On May 11, the cyclonic winds eased and 60 to 80 people made their push for the summit. By then the number of Covid-19 cases across Nepal had climbed to 9000 and Simper began to wonder if he was one of them.
"I just felt off all day long, I had no energy, I had a headache, I felt fevery, and then, on the south summit, I lost the vision in my right eye.
"Everything went opaque, like I was looking through a clear plastic bag.
"I knew that having problems with your eyesight could be a symptom of Covid but I thought maybe I had frozen my eye or got wind in it."
Simper spent nearly five hours filming from the top of the south summit to the summit itself, and by the time he had descended to Camp Four both he and the sherpa sharing his tent were "hacking and hacking".
There was another day of filming at Camp Four before the descent to Camp Two.

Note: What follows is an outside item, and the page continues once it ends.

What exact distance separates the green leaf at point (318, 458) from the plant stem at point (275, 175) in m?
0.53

"I was just feeling worse and worse and worse, headaches, coughing, nauseous, my eyesight was starting to come back but I was fevery and had no energy."
When he arrived at Base Camp, Simper had lost his voice, and he spent the next two days lying in his tent.
He dragged himself to the Himalayan Rescue Association camp where Nepali doctors examined him and said he had a very bad case of Khumbu cough and severe laryngitis.
They did not test him for Covid-19.
Simper believed there was no testing for the virus because the Nepali Government was in denial about Covid-19 being on Mt Everest.
If it was found to be there, officials would have had to shut down the climbing season.
This year, Nepal's Government sold more than 400 permits to climb Mt Everest, each one costing $US10,000 ($NZ14,360).
Despite numerous guides and climbers reporting Covid-19 symptoms on social media, the Government has dismissed them as rumours.
"The Everest season is such an influx of money for Nepal they would not want to close it, and if they had closed the season, they would have had to roll all the permits into the next season.
"There was no season in 2020 and there were so many people out of work for so long, the Government probably had some pressure from the community to keep the season open," Simper said.
"I definitely don't agree with Nepal's denial of Covid but I can understand why they wanted to keep it open."
"Some people would call me and I would talk to them on the phone, but mostly I would go and stand in the shower for a long time to relieve the severe body aches or just rest."
Simper said although the accommodation and food were "not great", the nurses and the doctors were extremely attentive.
On the 12th day, Simper had a negative test and five days later was on a plane to the US.
He spent four days in Utah, where he found he could get a vaccination for Covid-19 in his local supermarket before flying on to New Zealand.
Even after he had emerged from managed isolation in Auckland and was back in Wanaka, Simper said he was still suffering Covid-19-related headaches bordering on migraines and had no energy.